Three times the charm, three times the art

With assembled ladders standing tall, scattered tools littering the ground and letters being stamped on the walls, the University Art Museum is a work in progress as staff scatter to prepare for the Spring 2016 exhibition to come.

The exhibitions will feature a mixture of art installments from paintings to photographs to sculptures. Ranging artistic styles aim to satisfy any art lover’s visual taste buds. All students and the community are welcome to give their eyes a treat commencing Jan. 30.

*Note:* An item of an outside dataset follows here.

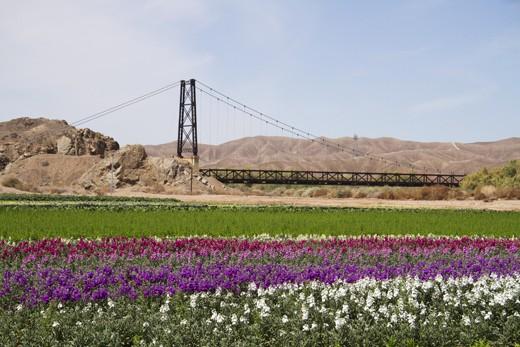 McPhaul Swinging Bridge, also known as the 'Bridge to nowhere, 'Yuma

The University Art Museum will feature three new installments by local artists for their Spring exhibition, presenting “Dreams of Another Time” by artist duo Rebecca Campbell and Samantha Fields, “Prints in Process” by Wayne Thiebaud and “Frenemies: Art Versus Commodity,” a collaboration of several artists. 

The UAM’s Public Relations and Marketing Coordinator, Shefali Mistry, says that an interest in connecting to the student body inspired these exhibitions.

“We like to connect to curriculum across campus; in the past we’ve connected to biology, German studies, film, history, English and just things you wouldn’t think of,” Mistry said. “There will be a curatorial vision for the exhibition and from there we create educational programming that makes sense for the campus.”

The “Art Versus Commodity” exhibition is a graduate student-run installation from start to finish; all in efforts to collaborate with CSULB’s Museum and Curatorial Studies program.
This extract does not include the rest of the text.